United Kingdom: BoE leaves rates unchanged in February
February 2, 2016
At its 2 February meeting, the Monetary Policy Committee (MPC) of the Bank of England (BoE) decided to keep the Bank Rate unchanged at 0.50% and to leave the stock of asset purchasing at GBP 375 billion, thus matching market expectations. In February, the Committee voted unanimously on the proposal of keeping both the Bank Rate and the stock of asset purchasing unchanged. In the last six meetings, including the one in January, the same member of the nine-member Committee continuously voted in favor of increasing the Bank Rate by 25 basis points. Conversely, the other members saw the current rate as appropriate considering the inflation outlook as well as the existing state of the economy.

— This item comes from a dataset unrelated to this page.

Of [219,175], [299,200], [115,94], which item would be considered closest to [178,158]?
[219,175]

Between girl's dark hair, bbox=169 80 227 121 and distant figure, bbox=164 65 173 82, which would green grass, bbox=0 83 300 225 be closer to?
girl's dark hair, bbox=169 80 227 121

In its analysis of domestic conditions, the BoE commented that the British economy likely decelerated last year compared to the previous year due to a slowdown in domestic demand, which in turn was negatively affected by the government’s consolidations efforts and the appreciation of the sterling. A stronger currency weighed on exports last year. However, the economy accelerated slightly in the final quarter of last year on a sequential basis as robust consumer and business demand prevailed over weak external developments. The Bank also commented that spare capacity has decreased and, as a result, domestic cost pressures are expected to pick up.
Regarding price developments, the MPC commented that inflationary pressures are expected to increase slightly in the early months of the year as the base effect of the drop in energy and food prices fades. The Bank added that, “the vast majority of the shortfall reflected the impact of falls in commodity prices and the past appreciation of sterling. The outlook for inflation would therefore depend on the persistence of these external factors, the extent to which, in the United Kingdom, demand grew in excess of supply, and how rapidly pressure of demand on supply would outweigh any other forces currently depressing wages and price inflation.”